# [Provided passage]
++++++++
In the current study, no association was detected between ITH and TMB, TNB. This seems to be conflicting since SCLC with elevated ITH are assumed to be possessed with increased somatic mutations and neoantigens. It could be explained by the following reason: SCLC with elevated ITH may have more neoantigens, while the elevated neoantigen may coordinate with immune organs to alter the ITH levels in SCLC as a feedback. Thus, no correlation was detected between ITH and TMB, TNB.

Recent studies have reported that decreased immune cell immersion is related with tumor progression whereas inflamed tumor infiltration is linked with inhibited progression [33]. Negative PD-L1 (TPS) was numerically increased in high ITH SCLC, which suggested less and weakened immune evasion in high ITH SCLC. Meanwhile, an inverse relationship between CD8+ T cells and ITH was found, as consistent with McDonald’s study reporting the correlation between high heterogeneity with fewer numbers of CD8+ T cell immersion in breast cancer patients [34]. We all demonstrated an inverse correlation between ITH and CD8+ T cell infiltration despite distinct tumor types. In our study, ITH was also demonstrated to be correlated with worse survival. We assume it could be possibly due to less immune CD8+ T cell infiltration and subsequent less activation of immune responses since a high number of CD8+ cells were found to be predictive of favorable survival for patients with SCLC [35]. Our results might be in favor of the perception that ITH may be modulated by the selection of tumor infiltrating cells, thereby affecting survival [2].

The association between low ITH and improved OS has been observed, but the underlying mechanism in terms of genetic mutation remains unclear. We speculate there might be other factors besides the possible impact of CD8+ T cell immersion on survival. Our analysis revealed significantly different driver genes and CNV between ITH-low and ITH-high SCLC. Among these genes, MED1 was found to exert a pivotal role in the maintenance of peripheral CD8+ T cells [36]. And ELF4 directly activates KLF4 downstream of T cell receptor (TCR) signaling, leading to cell cycle arrest in CD8+ T cells [37]. These suggested their potential involvement in ITH via the regulation of CD8+ T cell infiltration. These results indicate that aberrant alteration could possibly be intimately associated with ITH. They may be useful in the development of prognostic markers and could possibly serve as therapeutic targets in SCLC.
++++++++
# [Source information]
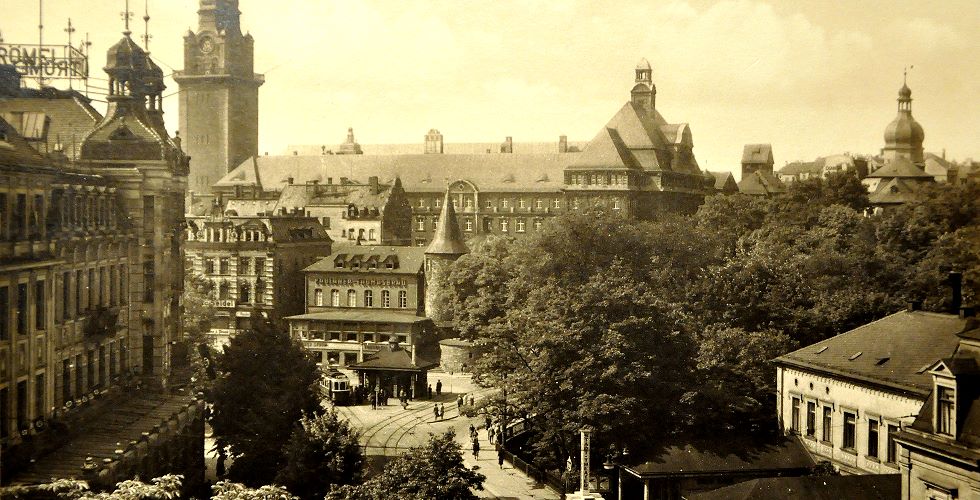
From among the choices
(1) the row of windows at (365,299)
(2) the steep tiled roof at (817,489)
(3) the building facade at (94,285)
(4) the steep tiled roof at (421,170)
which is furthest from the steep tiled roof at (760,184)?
(2) the steep tiled roof at (817,489)

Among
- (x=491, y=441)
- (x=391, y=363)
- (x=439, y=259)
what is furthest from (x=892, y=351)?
(x=439, y=259)

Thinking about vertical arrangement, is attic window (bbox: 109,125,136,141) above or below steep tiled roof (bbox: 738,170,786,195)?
below

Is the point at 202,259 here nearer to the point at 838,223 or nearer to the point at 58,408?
the point at 838,223

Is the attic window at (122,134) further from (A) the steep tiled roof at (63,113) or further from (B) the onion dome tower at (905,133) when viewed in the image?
(B) the onion dome tower at (905,133)

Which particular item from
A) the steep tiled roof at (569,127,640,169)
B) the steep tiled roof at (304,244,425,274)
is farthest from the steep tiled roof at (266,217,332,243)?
the steep tiled roof at (569,127,640,169)

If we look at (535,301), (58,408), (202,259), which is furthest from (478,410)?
(202,259)

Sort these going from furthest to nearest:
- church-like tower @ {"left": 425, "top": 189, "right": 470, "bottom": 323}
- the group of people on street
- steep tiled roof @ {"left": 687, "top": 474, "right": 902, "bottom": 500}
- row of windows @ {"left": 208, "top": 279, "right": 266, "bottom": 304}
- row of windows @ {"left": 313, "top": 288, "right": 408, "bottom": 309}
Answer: row of windows @ {"left": 208, "top": 279, "right": 266, "bottom": 304} < row of windows @ {"left": 313, "top": 288, "right": 408, "bottom": 309} < church-like tower @ {"left": 425, "top": 189, "right": 470, "bottom": 323} < the group of people on street < steep tiled roof @ {"left": 687, "top": 474, "right": 902, "bottom": 500}

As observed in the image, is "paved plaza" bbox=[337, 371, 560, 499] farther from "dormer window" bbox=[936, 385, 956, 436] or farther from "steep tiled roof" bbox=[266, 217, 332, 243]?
"steep tiled roof" bbox=[266, 217, 332, 243]

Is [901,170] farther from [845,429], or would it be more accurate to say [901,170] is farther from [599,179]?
[599,179]
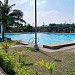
++++++++
# [Using the information]
• 1. Answer these questions using the passage on tumor heterogeneity in SCLC:
(a) Which two measures showed no association with ITH in the current study?
(b) In which type of cancer patients did McDonald's study report the link between high heterogeneity and fewer CD8+ T cells?
(c) What role was MED1 found to play?
• 2. Reproduce everything in the passage on tumor heterogeneity in SCLC from "In the current" down to "correlation was detected between ITH and TMB, TNB.".

# [Outputs in order]
• 1.
(a) TMB and TNB.
(b) Breast cancer patients.
(c) A pivotal role in the maintenance of peripheral CD8+ T cells.

• 2.
In the current study, no association was detected between ITH and TMB, TNB. This seems to be conflicting since SCLC with elevated ITH are assumed to be possessed with increased somatic mutations and neoantigens. It could be explained by the following reason: SCLC with elevated ITH may have more neoantigens, while the elevated neoantigen may coordinate with immune organs to alter the ITH levels in SCLC as a feedback. Thus, no correlation was detected between ITH and TMB, TNB.